Figure 3 shows a BT with two children nodes—a condition C and an action A.

A Behavior Tree with Two Children Nodes
Figure 3 A Behavior Tree with Two Children Nodes

There are four types of composite constructs. Selectors pick one of its children to be executed. This selection can be done randomly or using some priority. The value of the selector depends on whether the child node executed was successful (return true) or not.

Sequences impose an ordering in the execution of children nodes. In Figure 3, the red-dotted line indicates the ordering of execution in the sequence tree. For this type of node to be successful, each and every one of its children nodes must be successful, as well.

Finally, Decorators, which are inspired in the programming design pattern, provide a way to simplify the programming process and extend behavior by adding functionality to a node. A Timer Decorator could be a kind of decorator that, as the name suggests, executes its children nodes after certain time intervals. A Counter Decorator, on the other hand, could execute a child node or behavior several times. In Figure 3, the D counter decorator will execute the node Sequence 10 times, as defined.

In the next section, I’ll describe the simplified version of the basketball game considered in this article and the AI proposed for such a game.

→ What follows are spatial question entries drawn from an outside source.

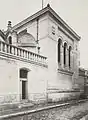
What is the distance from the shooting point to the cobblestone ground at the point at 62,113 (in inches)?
167

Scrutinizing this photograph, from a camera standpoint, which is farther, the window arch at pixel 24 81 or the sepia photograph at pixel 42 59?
the window arch at pixel 24 81

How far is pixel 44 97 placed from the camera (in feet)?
20.3

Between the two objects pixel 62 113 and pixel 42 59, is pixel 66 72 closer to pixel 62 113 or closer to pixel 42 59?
pixel 42 59

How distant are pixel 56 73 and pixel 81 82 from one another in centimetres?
343

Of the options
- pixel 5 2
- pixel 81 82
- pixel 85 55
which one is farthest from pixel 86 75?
pixel 5 2

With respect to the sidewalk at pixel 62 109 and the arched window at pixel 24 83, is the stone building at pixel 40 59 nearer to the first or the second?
the arched window at pixel 24 83

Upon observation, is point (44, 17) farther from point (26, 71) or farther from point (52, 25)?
point (26, 71)

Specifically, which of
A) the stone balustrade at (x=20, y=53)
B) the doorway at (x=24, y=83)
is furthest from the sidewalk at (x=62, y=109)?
the stone balustrade at (x=20, y=53)

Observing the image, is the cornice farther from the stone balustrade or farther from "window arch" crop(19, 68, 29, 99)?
"window arch" crop(19, 68, 29, 99)

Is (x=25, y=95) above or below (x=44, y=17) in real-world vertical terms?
below

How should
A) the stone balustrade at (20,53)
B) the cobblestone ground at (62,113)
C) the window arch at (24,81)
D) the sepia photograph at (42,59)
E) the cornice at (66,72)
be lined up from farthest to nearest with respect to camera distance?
1. the cornice at (66,72)
2. the window arch at (24,81)
3. the sepia photograph at (42,59)
4. the stone balustrade at (20,53)
5. the cobblestone ground at (62,113)

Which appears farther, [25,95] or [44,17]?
[44,17]

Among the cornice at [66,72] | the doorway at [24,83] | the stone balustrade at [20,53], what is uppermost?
the stone balustrade at [20,53]

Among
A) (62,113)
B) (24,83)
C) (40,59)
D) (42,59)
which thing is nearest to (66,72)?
(42,59)
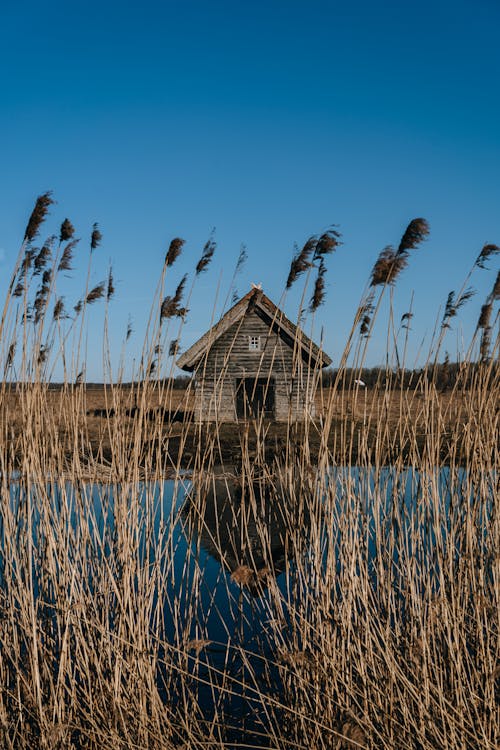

A Basketball Game and AI Implementation

Because a basketball game is a big, complicated game that would require a complex FSM or a really big BT, only a simplified version of it that includes some basic strategies for offensive and defensive plays will be considered in this article. In this game, there’ll be two players (A1->blue, B1->green), each with properties Speed and Shooting Accuracy. The first defines how fast or frequent the player reacts to the environment and the latter defines the probability that a player will make a shot once attempted. Initially, players start in the center as shown in Figure 4. The score is 0-0 and the time is 0 seconds. If a player hasn’t scored after 15 seconds, a shot-clock violation is triggered and that player loses possession of the ball. The GUI of the game consists of a Windows Forms application, which you can later consult in order to check any graphical details. The Start button, as expected, starts the game; analogous for the Stop button.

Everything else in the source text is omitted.